ONURKAN-SAMANİ: Crans Montana sonrasında, o görüşmelerde yer almış kişiler olarak görüşmeye devam ettik. Amacımız, çözüme bu kadar yaklaşmışken neden başarısız olunduğu üzerine analiz yapmak, sebeplerini yansıtmak ve çözümün gerçekleşmesi için nelerin düzeltilmesi gerektiğini belirlemek.  Uzlaşma hazırdı. Crans Montana’da hedeflenen, sadece bu stratejik çözüm anlaşmasının imzalanması idi. Açık yüreklilikle paylaşmak isterim ki bizzat kendimin de bulunduğu Kıbrıslı Türk ekipler olarak bizim çözüm çabamıza rağmen, yaşadığımız bu hayal kırıklığı ve başarısızlık, bu girişimin bizim tarafımızdan gelmiş olmasının sebebidir. Kıbrıslı Türklerde yaygın bir algı ve kanaat olan Kıbrıslı Rum çoğunlukların federasyonu içselleştiremediği ve her seferinde bir yolunu bulup çözüm masasından kalkmalarını Crans Montana döneminde Kıbrıslı Rum liderlerinin son adımı atmaya olan isteksizliğini ve rahatça kalkıp gidebilmelerini bizzat orada olup gözlemledik. Annan Planı döneminde de Kıbrıslı Türklerde görülen kamuoyunu bilgilendirme eforunu Güney’de görmemiştik. Tüm bunları sorgulamak için her iki toplumdaki kadrolardan bir diyalog oluşturmak istedik. Güney’deki federalist kesimler ile müzakere süreçlerinde yer almış önemli isimler, eski dışişleri bakanları, diğer bakanlar, parti başkanları ile biraraya gelip birbirimizi dinlemeye, bir çalışma yapmamıza gerek vardı. Her iki tarafın liderlerinden önce, her iki tarafın federalistlerinin uzlaşıp uzlaşamayacağını çalışmalıydık. Kolay olmadı; ancak ortak bir metin hazırlamayı başardık. BM’den, liderlerden veya dış güçlerden bizim için stratejik bir anlaşma hazırlamalarını beklemememiz gerektiğini gördük. Bu yöntemle bir uzlaşma gerçekleşebilecek olsaydı, çoktan gerçekleşmiş olurdu. Bizler, gereken uzlaşma içeriğine zaten hakimiz. Uzlaşma gerçekleşecek olsaydı sonucunda çıkacak olan anlaşma nasıl olacaktı, bunun üzerine hazırlık yapalım dedik ve gördük ki aynen Sayın Guterres’in dediği gibi anlaşma masadadır. Guterres çerçevesi diye adlandırdığımız 5-6 madde üzerinde uzlaşma gereklidir. Onlar gerçekleştiği takdirde bir stratejik anlaşma çerçevesi ortaya çıkacaktı. Sayın Holguin’in atandığı dönemle birlikte bir Ortak Açıklama ortaya çıkardık. Müzakere masasında iki kesimli, iki toplumlu, siyasi eşitliğe dayalı bir yakınlaşmanın gerçekleştiğini ancak bu zeminin yeterli olmadığını Ortak Açıklamada vurgulamaya çalıştık. Tüm sürecin yeniden kurgulanması gerektiği üzerine durduk.

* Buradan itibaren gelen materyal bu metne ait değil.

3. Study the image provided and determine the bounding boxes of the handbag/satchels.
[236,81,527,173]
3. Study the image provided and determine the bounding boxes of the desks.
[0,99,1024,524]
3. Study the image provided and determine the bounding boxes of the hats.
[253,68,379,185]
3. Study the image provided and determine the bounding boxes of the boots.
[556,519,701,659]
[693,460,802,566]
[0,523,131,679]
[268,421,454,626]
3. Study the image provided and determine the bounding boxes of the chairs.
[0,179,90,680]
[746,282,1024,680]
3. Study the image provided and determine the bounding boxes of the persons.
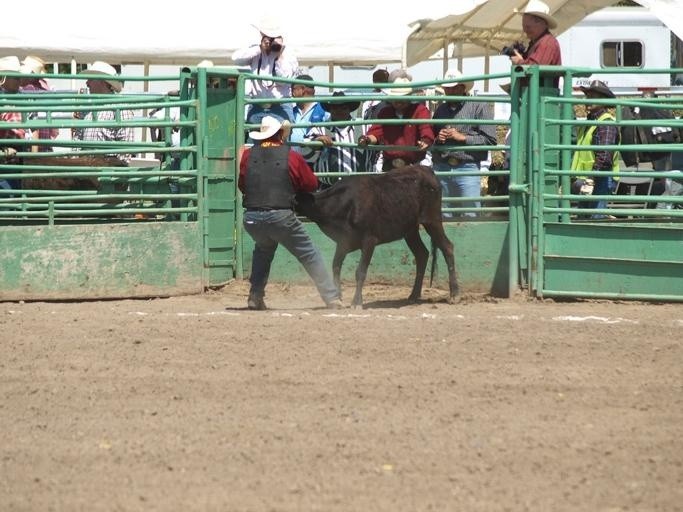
[234,115,353,312]
[0,0,681,222]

Crans Montana’dan çıkarmamız gereken bir diğer ders ise sürecin gizlilik içerisinde yürütülmüş olmasının süreci olumsuz etkilemiş olmasıdır. Süreç boyunca gizlilik anlaşması gereğince sağlıklı kanallardan açıklama yapılmazken, kamuoyuna özellikle Rum basını aracılığı ile doğruluğu çarptırılan ve manipüle edilen bilgiler sızdırılıyordu. Yeni bir kurguda şeffaflığın uygulanması gerektiğini bu nedenle düşünüyoruz.

Yeni bir süreç kurgulanmadan liderlerin masaya dönmesi bana göre en kötüsüdür. Yeni süreç aşamalı, şeffaf ve her iki taraftan toplumun her kesimini kapsayıcı olmalı. Kapsayıcı olması üzerine olan projelerimizi başlattık ve eski yöntemdeki bir çözüm sürecinde daha fazla vakit kaybedilmemesi için yoğun çalışmalar gerçekleştiriyoruz.

İki tarafın  ciddi bir güven sorunu vardır ve dışarıdan gelecek yönlendirmelerin taraflı olacağına dair şüpheler hep var oldu. Ortak Açıklamada iki referandum gerçekleştirilmesi, her iki tarafın bu referandum sonucunda ne olacağına dair çok iyi bilgilendirilmesi ve statükonun referandum sonucunda gerçekleşecek veya devam edecek bir durum olmaması gerektiği üzerinde anlaştık. Statükonun seçenek olmaktan çıkarılması için ne gibi formüller uygulanabileceği henüz görüşmeler içerisinde tartışılmaktadır. Her senaryonun artısını ve eksisini odak grupları çalışmalarıyla ve halk içerisinde anket yöntemiyle test etmek gereklidir. Tüm tarafların da kabul edeceği yeni bir süreç kurgusu seçeneği oluşturabilmek için tüm kesimlerin fikirlerini detaylı ve kapsayıcı şekilde çalışmalıyız.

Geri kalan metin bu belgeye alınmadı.